## Text extract
┌──
# The New Human Rights Movement



## A New Name (Apr 7, 2017)

http://www.thenewhumanrightsmovement.com/why-this-book/
In this page you can find an introduction to a book which tries to change the world, (Hold your eye rolls) or, as I'd like to say, yet another spark.
The introduction gives a small entry into an explanation of the problems of the world as part of a structural problem resulting from economic mass competition, or capitalism.

And no, I am in no way affiliated with the publisher. Or the author.


----------



## Deleted member 125 (Apr 7, 2017)

so another spammy post from you?


----------



## Tude (Apr 7, 2017)

Perhaps an introduction would be better that - HEY - I read this book and it has some great information that pertains to the politics and anarchism forum that I thought was informative. <give a few details more> etc. I mean I get stuff in work email, home email all sort - and I weed them out and delete but if you have something substantial - tell us with more detail  Thanks


----------



## A New Name (Apr 8, 2017)

But I did give an introduction... Which being made to another introduction and on a phone seems to be enough effort. @Tude
And that is just disrespectful. @cantcureherpes


----------



## Hillbilly Castro (Apr 8, 2017)

"Rights" suck. The only right is force. If someone is jacking your shit, and you say "wait, stop, that's my _property_!" it won't do much. If someone is jacking your shit and you've got a big crew with guns, it will do a lot. I don't advocate this per se, but it does illustrate how rights are basically wizardry that, when times are tough, no motherfucker is gonna fall for.


----------



## A New Name (Apr 8, 2017)

It's not about rights in that sense.


----------



## Desperado Deluxe (Apr 8, 2017)

Why not try giving a brief summary and some of its points to provide material for discussion?


----------
└──
## Information shown
┌──
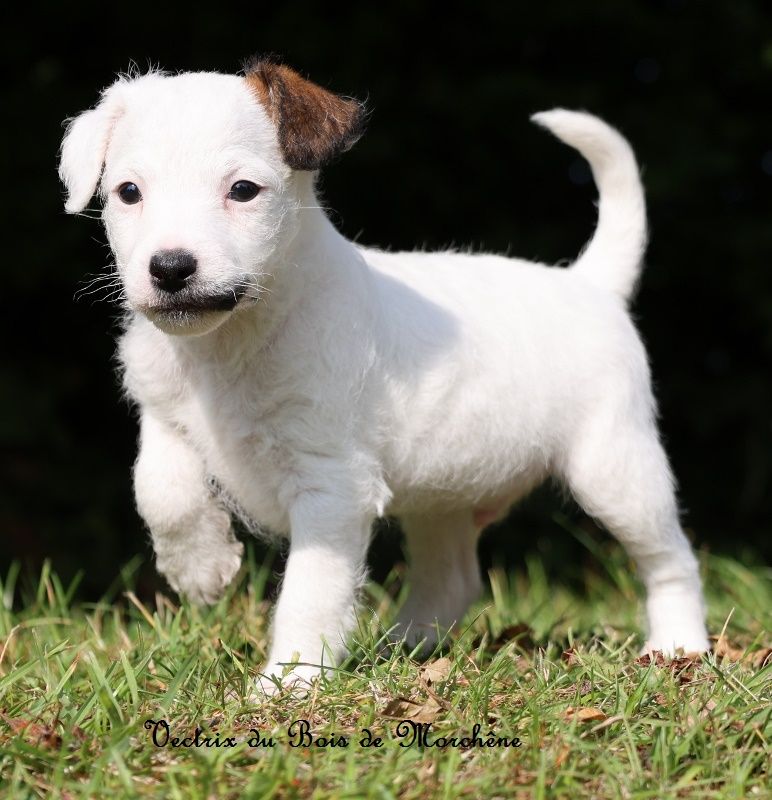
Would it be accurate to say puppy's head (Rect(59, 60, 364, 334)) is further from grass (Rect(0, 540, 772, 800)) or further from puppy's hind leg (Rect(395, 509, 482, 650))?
puppy's hind leg (Rect(395, 509, 482, 650))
└──
## Directions
(1) In the forum thread, retype the passage starting at "The introduction gives" and ending at "post from you?".
(2) Using the forum thread, decide whether each statement agrees with it, and give the deciding words for each.
(a) A New Name says they are affiliated with the book's publisher.
(b) Tude asks for more detail about anything substantial.
(c) Hillbilly Castro claims that force is the only right.
(3) According to the forum thread, what does the book's introduction give as the cause of the structural problem behind the world's problems?

## Full solutions
(1)
The introduction gives a small entry into an explanation of the problems of the world as part of a structural problem resulting from economic mass competition, or capitalism.

And no, I am in no way affiliated with the publisher. Or the author.


----------



## Deleted member 125 (Apr 7, 2017)

so another spammy post from you?

(2)
(a) No: "And no, I am in no way affiliated with the publisher."
(b) Yes: "if you have something substantial - tell us with more detail"
(c) Yes: "The only right is force."

(3) Economic mass competition, or capitalism.